• **Work order**: Leave every picture out, and write out the remaining entries exactly.

• **Input for this task**:
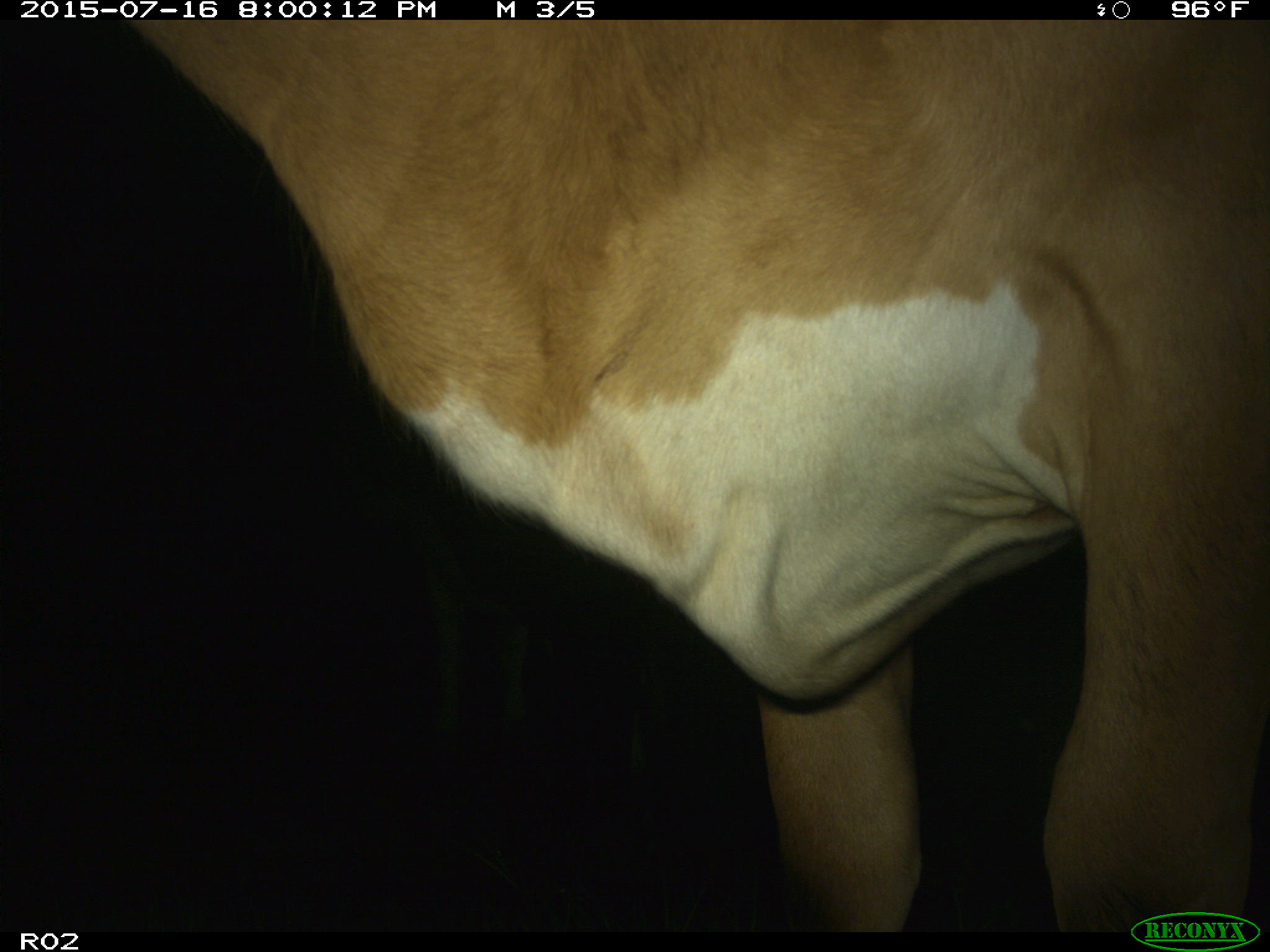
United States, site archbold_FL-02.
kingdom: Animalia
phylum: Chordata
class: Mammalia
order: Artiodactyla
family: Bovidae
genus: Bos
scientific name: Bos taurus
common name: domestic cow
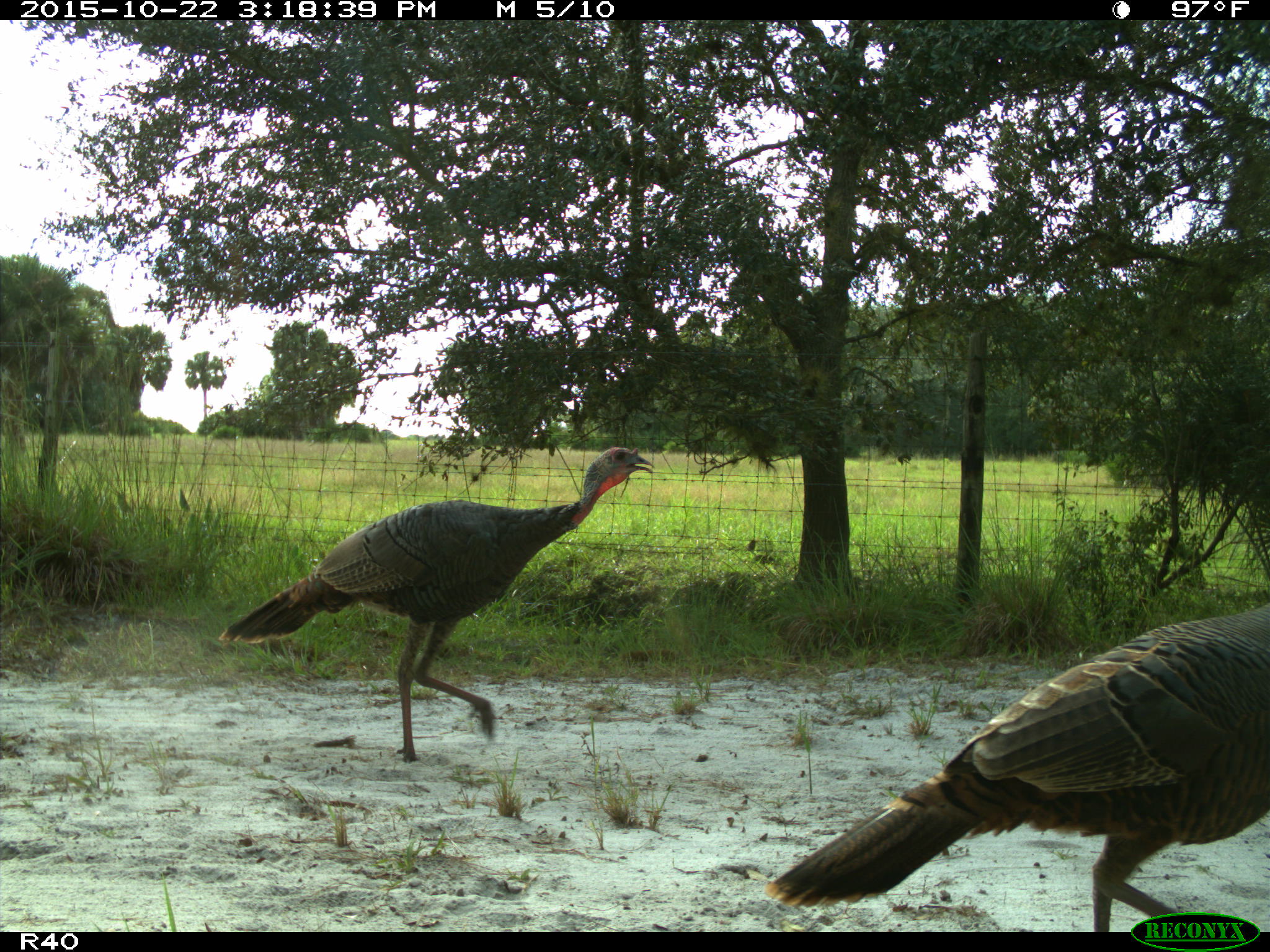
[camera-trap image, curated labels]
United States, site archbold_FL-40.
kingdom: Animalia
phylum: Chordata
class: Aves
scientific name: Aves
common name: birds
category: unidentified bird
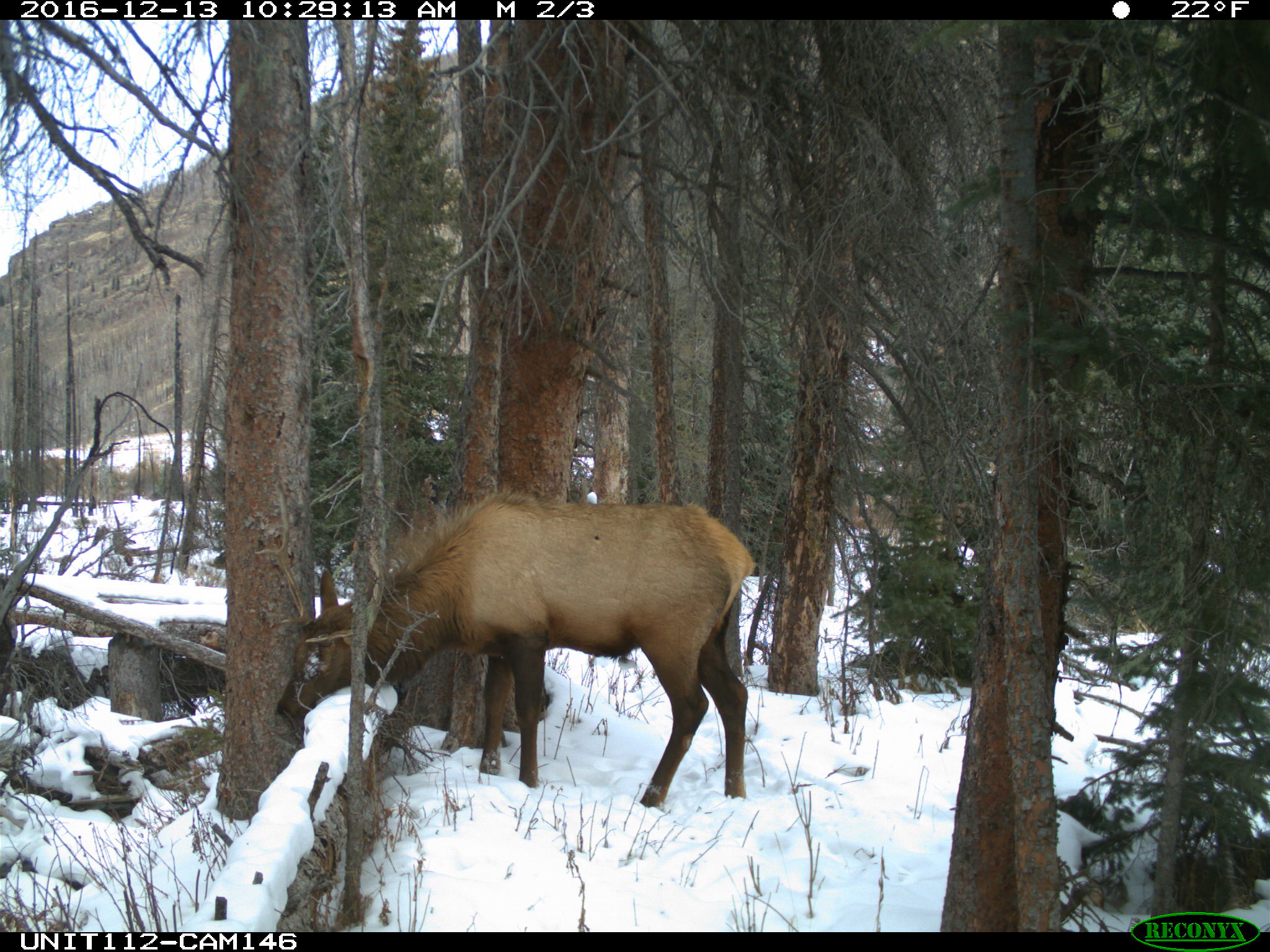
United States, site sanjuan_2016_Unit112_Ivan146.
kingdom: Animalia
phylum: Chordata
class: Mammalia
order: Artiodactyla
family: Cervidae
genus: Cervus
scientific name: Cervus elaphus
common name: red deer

• **Exercise solution**:
United States, site archbold_FL-02.
kingdom: Animalia
phylum: Chordata
class: Mammalia
order: Artiodactyla
family: Bovidae
genus: Bos
scientific name: Bos taurus
common name: domestic cow
[camera-trap image, curated labels]
United States, site archbold_FL-40.
kingdom: Animalia
phylum: Chordata
class: Aves
scientific name: Aves
common name: birds
category: unidentified bird
United States, site sanjuan_2016_Unit112_Ivan146.
kingdom: Animalia
phylum: Chordata
class: Mammalia
order: Artiodactyla
family: Cervidae
genus: Cervus
scientific name: Cervus elaphus
common name: red deer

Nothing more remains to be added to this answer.